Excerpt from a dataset
····················

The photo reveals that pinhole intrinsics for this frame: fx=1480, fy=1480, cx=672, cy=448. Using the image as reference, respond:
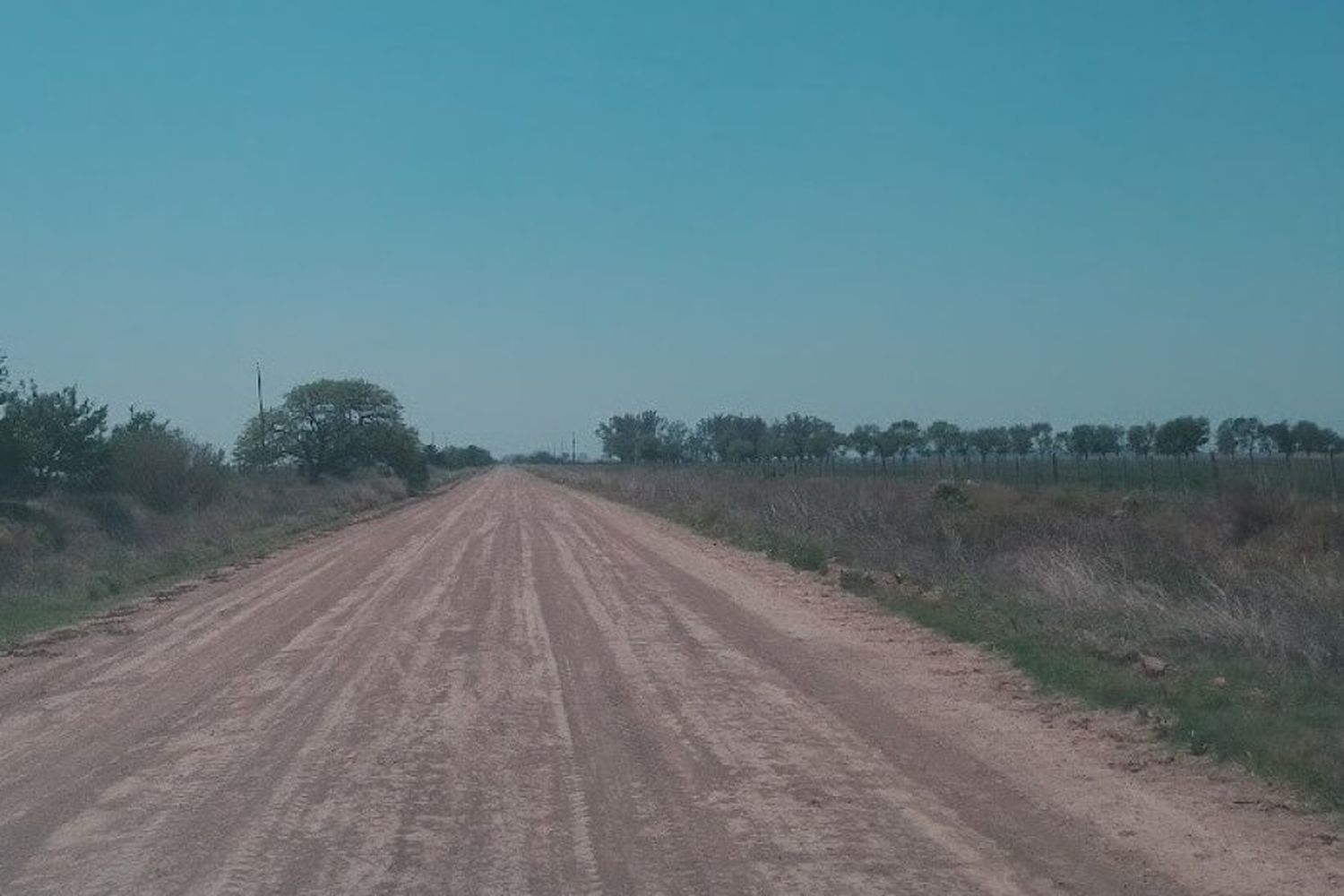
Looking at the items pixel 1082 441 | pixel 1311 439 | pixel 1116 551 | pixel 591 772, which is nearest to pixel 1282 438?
pixel 1311 439

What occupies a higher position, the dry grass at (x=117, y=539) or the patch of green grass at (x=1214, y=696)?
the dry grass at (x=117, y=539)

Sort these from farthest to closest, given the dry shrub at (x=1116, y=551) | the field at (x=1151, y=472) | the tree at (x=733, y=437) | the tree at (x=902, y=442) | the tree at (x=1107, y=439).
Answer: the tree at (x=733, y=437) → the tree at (x=902, y=442) → the tree at (x=1107, y=439) → the field at (x=1151, y=472) → the dry shrub at (x=1116, y=551)

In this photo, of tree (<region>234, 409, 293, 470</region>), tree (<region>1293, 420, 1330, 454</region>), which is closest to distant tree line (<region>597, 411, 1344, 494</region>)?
tree (<region>1293, 420, 1330, 454</region>)

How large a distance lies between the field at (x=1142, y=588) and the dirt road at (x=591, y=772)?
2.34ft

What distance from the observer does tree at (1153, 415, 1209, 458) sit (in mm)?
61594

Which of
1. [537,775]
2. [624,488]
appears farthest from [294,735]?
[624,488]

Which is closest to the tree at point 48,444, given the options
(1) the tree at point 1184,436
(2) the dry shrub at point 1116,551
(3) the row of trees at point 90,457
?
(3) the row of trees at point 90,457

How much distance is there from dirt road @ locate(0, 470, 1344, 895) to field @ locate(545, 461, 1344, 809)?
0.71 meters

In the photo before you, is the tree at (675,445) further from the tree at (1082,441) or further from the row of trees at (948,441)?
the tree at (1082,441)

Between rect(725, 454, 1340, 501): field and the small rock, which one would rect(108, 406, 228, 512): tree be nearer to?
rect(725, 454, 1340, 501): field

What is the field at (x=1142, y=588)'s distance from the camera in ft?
39.7

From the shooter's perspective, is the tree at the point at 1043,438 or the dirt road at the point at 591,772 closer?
the dirt road at the point at 591,772

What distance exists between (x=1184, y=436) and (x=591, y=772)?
55.8m

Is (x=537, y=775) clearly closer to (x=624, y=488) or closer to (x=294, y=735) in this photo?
(x=294, y=735)
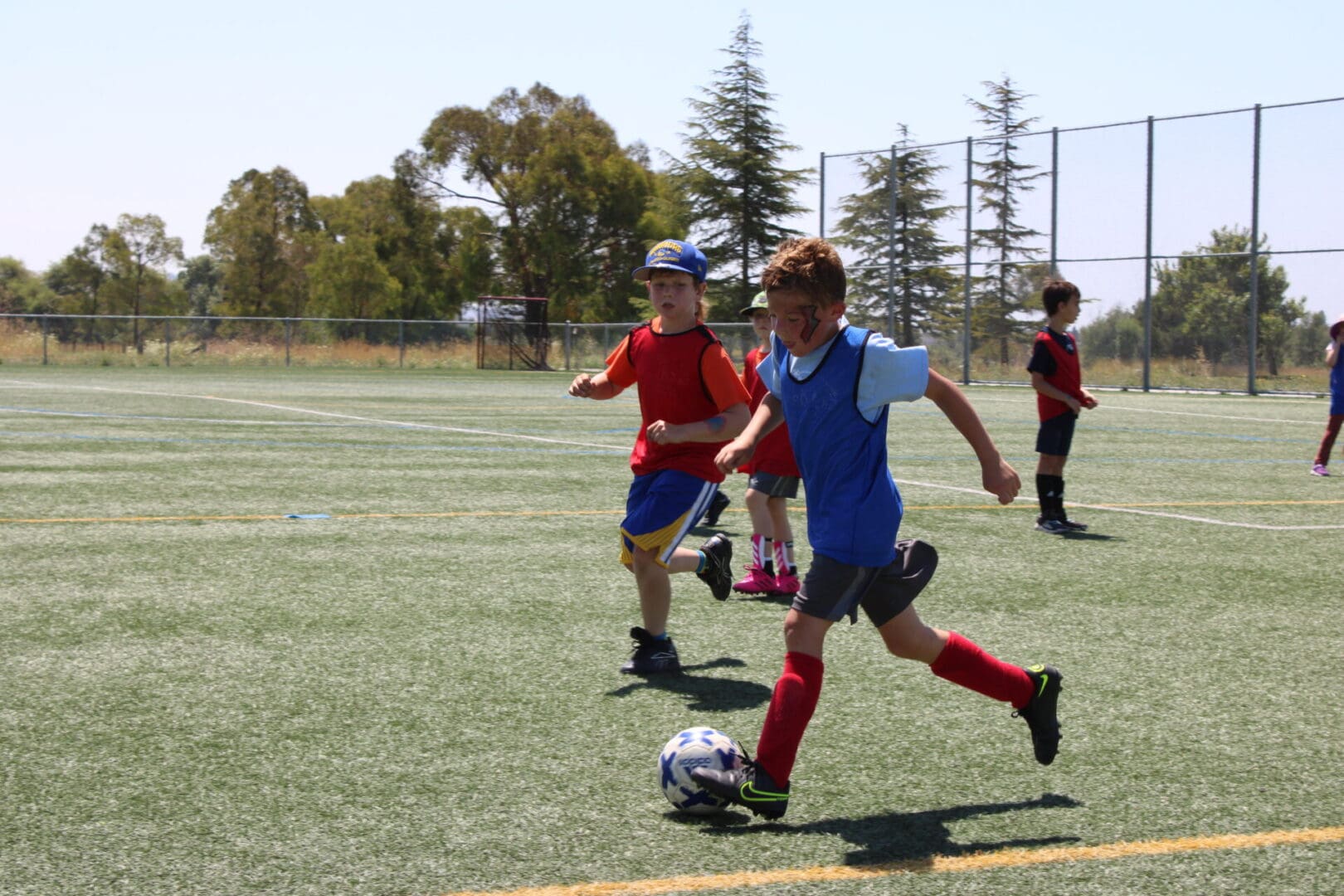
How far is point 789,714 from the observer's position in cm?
411

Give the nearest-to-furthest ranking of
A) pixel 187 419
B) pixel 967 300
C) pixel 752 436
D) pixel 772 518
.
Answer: pixel 752 436 < pixel 772 518 < pixel 187 419 < pixel 967 300

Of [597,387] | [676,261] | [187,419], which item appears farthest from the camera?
[187,419]

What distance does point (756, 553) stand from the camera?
7.95 m

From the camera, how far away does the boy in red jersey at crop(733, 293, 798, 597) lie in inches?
309

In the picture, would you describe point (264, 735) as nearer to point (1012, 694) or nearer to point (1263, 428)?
point (1012, 694)

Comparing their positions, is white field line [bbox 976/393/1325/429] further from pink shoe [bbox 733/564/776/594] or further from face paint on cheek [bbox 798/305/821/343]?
face paint on cheek [bbox 798/305/821/343]

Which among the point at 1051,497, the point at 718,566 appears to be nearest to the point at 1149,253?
the point at 1051,497

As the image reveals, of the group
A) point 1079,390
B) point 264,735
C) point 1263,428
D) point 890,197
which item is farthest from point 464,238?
point 264,735

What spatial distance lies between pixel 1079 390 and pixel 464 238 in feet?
200

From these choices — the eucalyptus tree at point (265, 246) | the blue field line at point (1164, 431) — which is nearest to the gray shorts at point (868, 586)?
the blue field line at point (1164, 431)

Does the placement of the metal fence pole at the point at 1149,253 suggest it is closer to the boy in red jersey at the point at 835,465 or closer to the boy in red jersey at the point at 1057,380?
the boy in red jersey at the point at 1057,380

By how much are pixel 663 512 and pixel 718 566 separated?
2.31 feet

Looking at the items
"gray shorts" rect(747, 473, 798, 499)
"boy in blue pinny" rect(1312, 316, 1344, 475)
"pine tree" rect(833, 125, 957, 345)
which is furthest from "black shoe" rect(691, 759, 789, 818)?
"pine tree" rect(833, 125, 957, 345)

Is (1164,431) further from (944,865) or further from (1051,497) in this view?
(944,865)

····················

## PROBLEM TO SOLVE
Present the lines of the data, from the line containing "Give the nearest-to-furthest ranking of" through the end of the data, as a JSON list of strings with one string per line and blank lines omitted.

## FINAL RESULT
[
  "Give the nearest-to-furthest ranking of",
  "A) pixel 187 419",
  "B) pixel 967 300",
  "C) pixel 752 436",
  "D) pixel 772 518",
  ".",
  "Answer: pixel 752 436 < pixel 772 518 < pixel 187 419 < pixel 967 300",
  "Of [597,387] | [676,261] | [187,419], which item appears farthest from the camera?",
  "[187,419]",
  "What distance does point (756, 553) stand from the camera?",
  "7.95 m",
  "From the camera, how far away does the boy in red jersey at crop(733, 293, 798, 597) lie in inches?",
  "309",
  "In the picture, would you describe point (264, 735) as nearer to point (1012, 694) or nearer to point (1263, 428)?",
  "point (1012, 694)",
  "Comparing their positions, is white field line [bbox 976/393/1325/429] further from pink shoe [bbox 733/564/776/594] or further from face paint on cheek [bbox 798/305/821/343]?",
  "face paint on cheek [bbox 798/305/821/343]",
  "Which among the point at 1051,497, the point at 718,566 appears to be nearest to the point at 1149,253?",
  "the point at 1051,497",
  "As the image reveals, of the group",
  "A) point 1079,390",
  "B) point 264,735",
  "C) point 1263,428",
  "D) point 890,197",
  "which item is farthest from point 464,238?",
  "point 264,735",
  "What spatial distance lies between pixel 1079 390 and pixel 464 238 in feet?",
  "200",
  "From these choices — the eucalyptus tree at point (265, 246) | the blue field line at point (1164, 431) — which is nearest to the gray shorts at point (868, 586)?",
  "the blue field line at point (1164, 431)",
  "Does the placement of the metal fence pole at the point at 1149,253 suggest it is closer to the boy in red jersey at the point at 835,465 or closer to the boy in red jersey at the point at 1057,380?",
  "the boy in red jersey at the point at 1057,380",
  "By how much are pixel 663 512 and pixel 718 566 separated?",
  "2.31 feet",
  "Looking at the items",
  "\"gray shorts\" rect(747, 473, 798, 499)",
  "\"boy in blue pinny\" rect(1312, 316, 1344, 475)",
  "\"pine tree\" rect(833, 125, 957, 345)",
  "which is furthest from \"black shoe\" rect(691, 759, 789, 818)?",
  "\"pine tree\" rect(833, 125, 957, 345)",
  "Is (1164,431) further from (944,865) or further from (1051,497) in this view?",
  "(944,865)"
]